**Direction:**
Please set down, character for character, everything in the listing below from the line containing "Between the green" down to the line containing "4. detection(594, 768, 634, 826): green tree" with both of those lines included.

◇ ◇ ◇

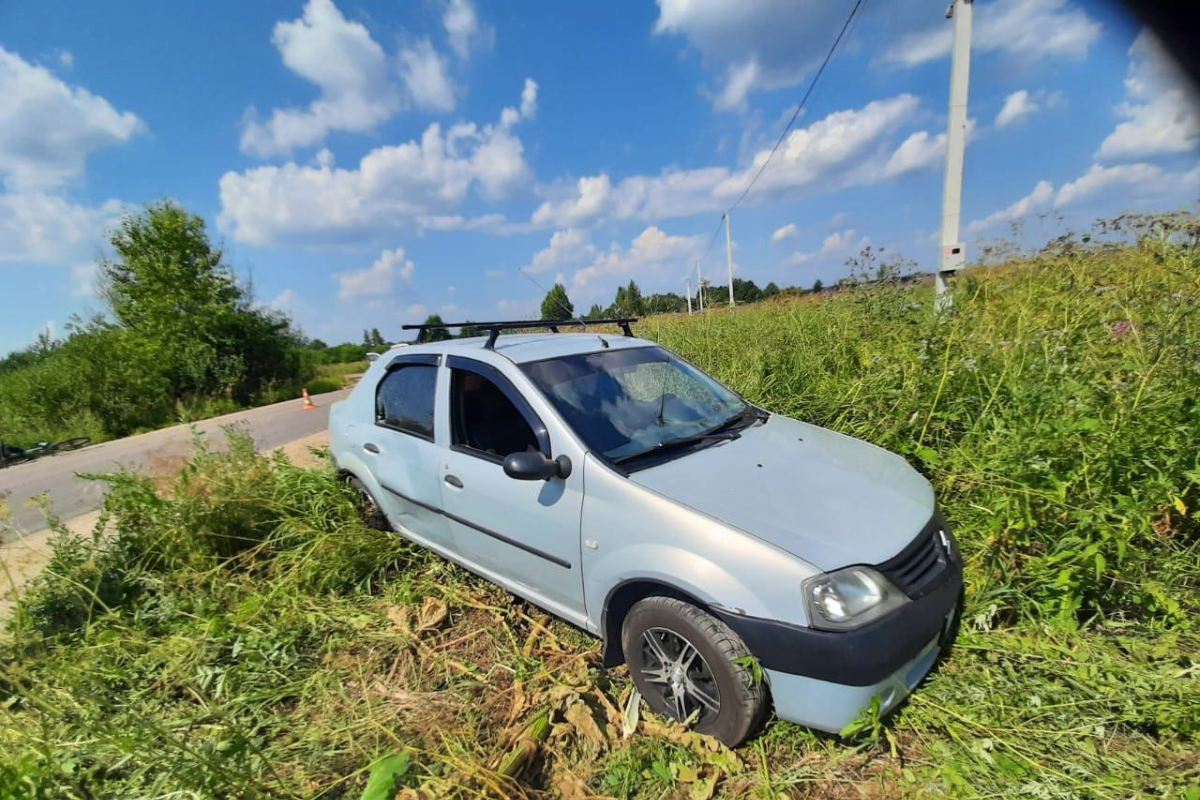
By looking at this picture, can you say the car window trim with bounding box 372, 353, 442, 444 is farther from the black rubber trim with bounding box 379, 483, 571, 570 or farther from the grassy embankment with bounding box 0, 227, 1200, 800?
the grassy embankment with bounding box 0, 227, 1200, 800

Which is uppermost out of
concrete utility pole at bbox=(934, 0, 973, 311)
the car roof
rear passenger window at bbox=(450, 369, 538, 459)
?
concrete utility pole at bbox=(934, 0, 973, 311)

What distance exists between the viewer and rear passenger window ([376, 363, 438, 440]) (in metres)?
3.24

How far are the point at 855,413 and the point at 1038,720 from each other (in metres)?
2.41

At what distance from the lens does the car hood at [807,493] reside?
6.21 feet

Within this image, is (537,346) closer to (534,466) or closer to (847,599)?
(534,466)

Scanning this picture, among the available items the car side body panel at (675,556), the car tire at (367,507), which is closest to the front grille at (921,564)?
the car side body panel at (675,556)

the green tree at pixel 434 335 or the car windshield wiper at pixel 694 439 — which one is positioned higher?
the green tree at pixel 434 335

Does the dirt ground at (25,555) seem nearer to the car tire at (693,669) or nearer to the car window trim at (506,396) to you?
the car window trim at (506,396)

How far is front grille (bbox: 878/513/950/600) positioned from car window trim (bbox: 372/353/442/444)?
2549mm

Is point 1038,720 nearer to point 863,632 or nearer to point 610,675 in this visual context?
point 863,632

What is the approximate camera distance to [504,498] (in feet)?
8.59

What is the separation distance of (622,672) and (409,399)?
7.33 ft

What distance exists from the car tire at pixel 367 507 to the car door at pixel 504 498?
3.73ft

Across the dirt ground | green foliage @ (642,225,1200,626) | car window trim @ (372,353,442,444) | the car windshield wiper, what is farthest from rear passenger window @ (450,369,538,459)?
green foliage @ (642,225,1200,626)
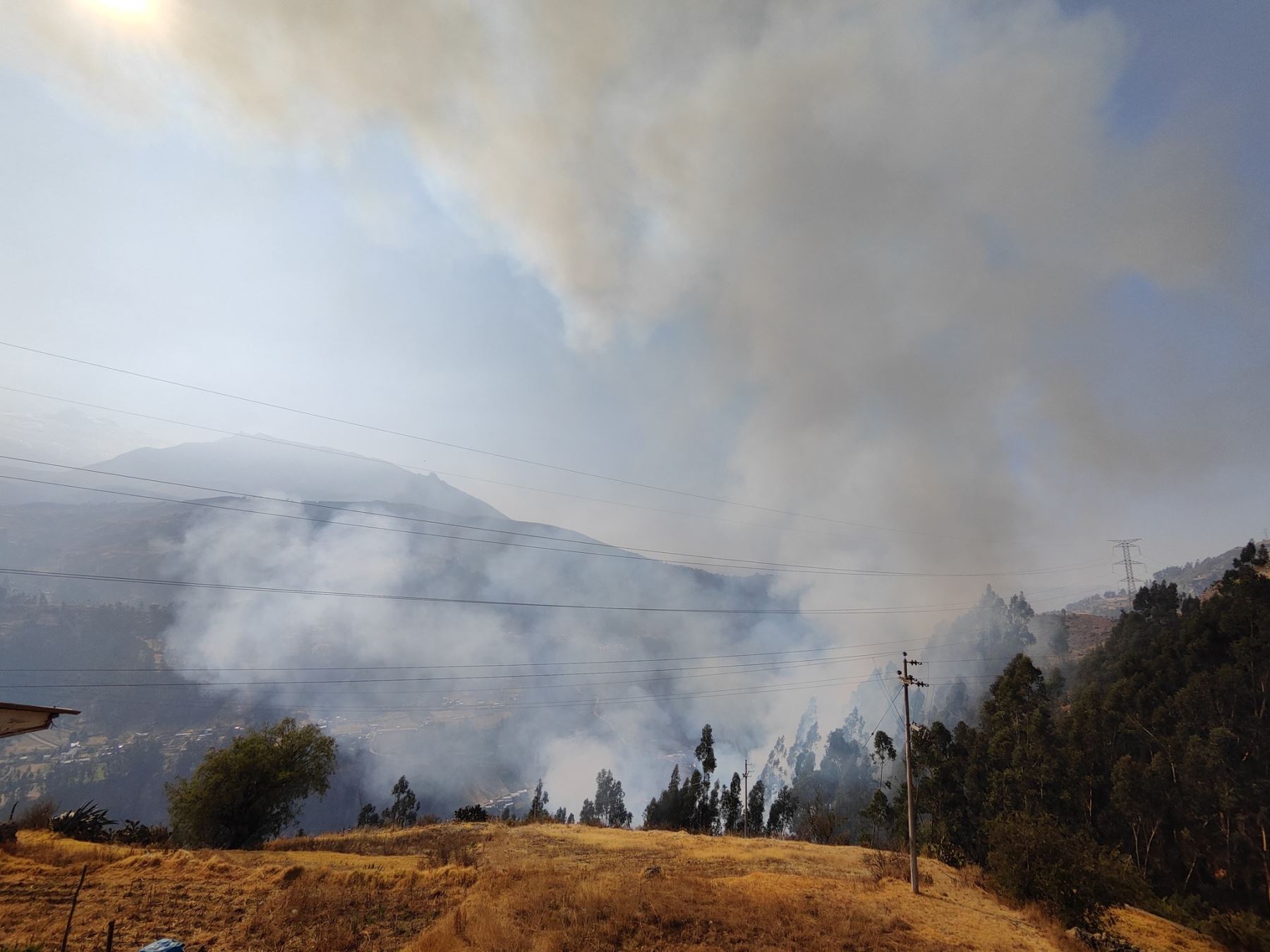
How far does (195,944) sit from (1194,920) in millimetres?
74925

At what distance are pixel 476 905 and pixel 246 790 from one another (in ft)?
119

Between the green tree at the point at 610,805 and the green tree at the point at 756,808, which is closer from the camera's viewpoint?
the green tree at the point at 756,808

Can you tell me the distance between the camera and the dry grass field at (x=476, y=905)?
1856 cm

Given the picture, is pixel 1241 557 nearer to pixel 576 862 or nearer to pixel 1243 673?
pixel 1243 673

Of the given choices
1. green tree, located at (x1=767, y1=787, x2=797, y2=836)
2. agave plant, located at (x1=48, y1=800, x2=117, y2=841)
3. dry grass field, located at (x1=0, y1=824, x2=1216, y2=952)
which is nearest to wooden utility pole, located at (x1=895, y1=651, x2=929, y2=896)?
dry grass field, located at (x1=0, y1=824, x2=1216, y2=952)

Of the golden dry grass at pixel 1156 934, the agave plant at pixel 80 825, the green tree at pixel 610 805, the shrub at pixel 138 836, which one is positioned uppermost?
the agave plant at pixel 80 825

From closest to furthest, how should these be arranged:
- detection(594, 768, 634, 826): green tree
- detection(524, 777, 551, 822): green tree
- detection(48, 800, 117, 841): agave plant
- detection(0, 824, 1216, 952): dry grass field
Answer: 1. detection(0, 824, 1216, 952): dry grass field
2. detection(48, 800, 117, 841): agave plant
3. detection(524, 777, 551, 822): green tree
4. detection(594, 768, 634, 826): green tree

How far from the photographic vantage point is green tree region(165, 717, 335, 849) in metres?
43.7

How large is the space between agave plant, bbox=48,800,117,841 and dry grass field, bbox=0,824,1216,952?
2.99 meters

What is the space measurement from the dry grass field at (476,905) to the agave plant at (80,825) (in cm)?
299

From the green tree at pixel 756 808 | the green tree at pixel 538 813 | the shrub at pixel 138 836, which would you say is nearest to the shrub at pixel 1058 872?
the shrub at pixel 138 836

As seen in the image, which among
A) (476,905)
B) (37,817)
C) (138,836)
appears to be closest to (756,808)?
(138,836)

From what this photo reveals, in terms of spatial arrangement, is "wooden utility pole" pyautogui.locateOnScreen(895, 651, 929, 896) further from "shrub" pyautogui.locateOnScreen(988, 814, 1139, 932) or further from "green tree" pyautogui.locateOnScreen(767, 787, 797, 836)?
"green tree" pyautogui.locateOnScreen(767, 787, 797, 836)

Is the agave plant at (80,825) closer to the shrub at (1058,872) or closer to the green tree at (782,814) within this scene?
the shrub at (1058,872)
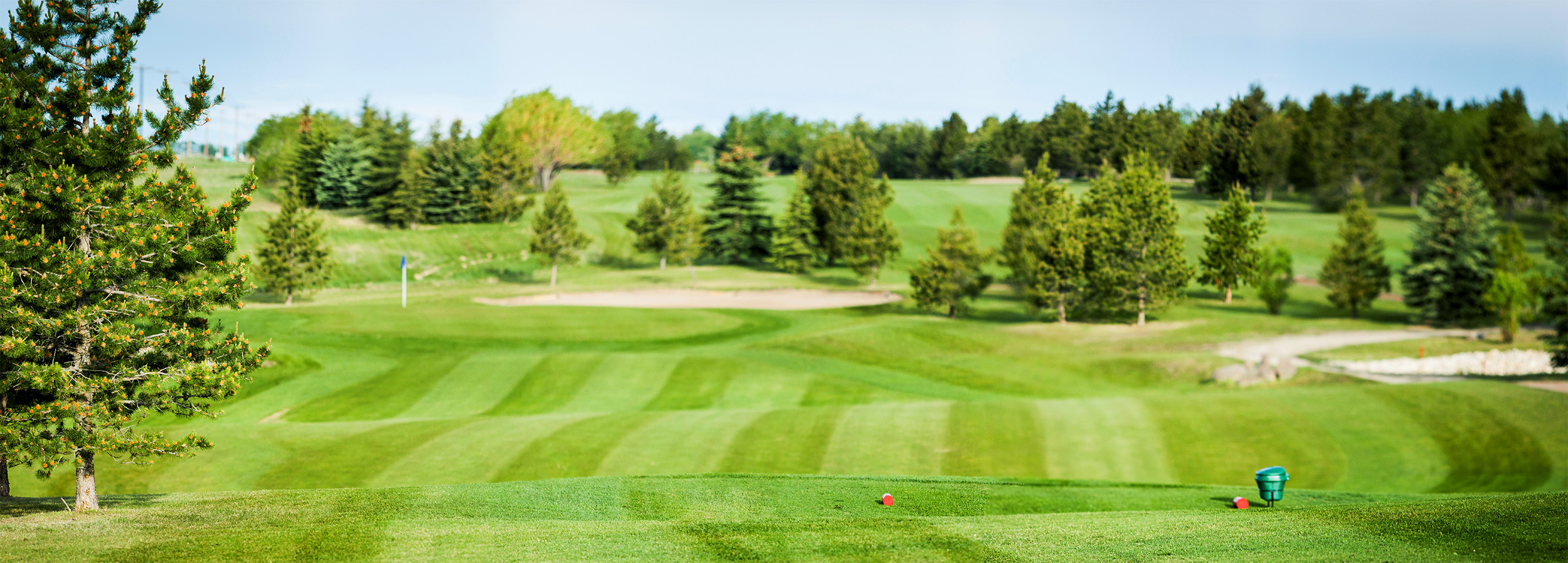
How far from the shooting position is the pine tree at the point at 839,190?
7175cm

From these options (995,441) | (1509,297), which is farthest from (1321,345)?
(995,441)

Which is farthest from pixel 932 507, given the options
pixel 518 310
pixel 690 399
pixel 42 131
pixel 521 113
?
pixel 521 113

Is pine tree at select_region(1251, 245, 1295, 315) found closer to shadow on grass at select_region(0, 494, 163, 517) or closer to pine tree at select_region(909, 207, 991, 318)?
pine tree at select_region(909, 207, 991, 318)

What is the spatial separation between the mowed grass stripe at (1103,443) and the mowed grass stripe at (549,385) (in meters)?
13.4

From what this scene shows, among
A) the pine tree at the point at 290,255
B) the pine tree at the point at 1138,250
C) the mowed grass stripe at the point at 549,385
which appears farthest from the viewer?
the pine tree at the point at 290,255

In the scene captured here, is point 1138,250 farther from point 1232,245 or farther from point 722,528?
point 722,528

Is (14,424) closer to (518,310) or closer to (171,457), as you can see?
(171,457)

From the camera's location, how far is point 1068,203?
47.8 meters

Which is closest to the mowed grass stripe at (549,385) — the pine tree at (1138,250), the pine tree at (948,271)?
the pine tree at (948,271)

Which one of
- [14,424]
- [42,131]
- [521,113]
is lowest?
[14,424]

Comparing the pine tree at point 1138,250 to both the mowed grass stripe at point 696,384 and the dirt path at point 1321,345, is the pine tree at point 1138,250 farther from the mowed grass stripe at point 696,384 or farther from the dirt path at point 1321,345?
the mowed grass stripe at point 696,384

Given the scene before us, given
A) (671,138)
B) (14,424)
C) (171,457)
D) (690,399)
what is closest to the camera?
(14,424)

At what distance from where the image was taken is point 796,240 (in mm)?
71750

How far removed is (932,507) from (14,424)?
11613mm
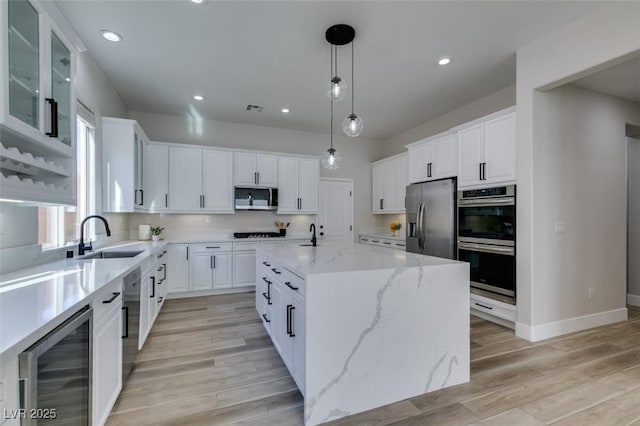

◇ ◇ ◇

**Answer below:**
Between the green tree at the point at 610,805 and the green tree at the point at 756,808, which is closer from the camera's viewpoint?
the green tree at the point at 756,808

Can you tell me the distance between the camera and the dry grass field at (x=476, y=905)?
1856 cm

Given the picture, is pixel 1241 557 nearer to pixel 576 862 or nearer to pixel 1243 673?
pixel 1243 673

Of the given choices
1. green tree, located at (x1=767, y1=787, x2=797, y2=836)
2. agave plant, located at (x1=48, y1=800, x2=117, y2=841)
3. dry grass field, located at (x1=0, y1=824, x2=1216, y2=952)
which is nearest to wooden utility pole, located at (x1=895, y1=651, x2=929, y2=896)?
dry grass field, located at (x1=0, y1=824, x2=1216, y2=952)

Of the golden dry grass at pixel 1156 934, the agave plant at pixel 80 825, the green tree at pixel 610 805, the shrub at pixel 138 836, which one is positioned uppermost?
the agave plant at pixel 80 825

From closest to furthest, how should these be arranged:
- detection(594, 768, 634, 826): green tree
- detection(524, 777, 551, 822): green tree
- detection(48, 800, 117, 841): agave plant
- detection(0, 824, 1216, 952): dry grass field
Answer: 1. detection(0, 824, 1216, 952): dry grass field
2. detection(48, 800, 117, 841): agave plant
3. detection(524, 777, 551, 822): green tree
4. detection(594, 768, 634, 826): green tree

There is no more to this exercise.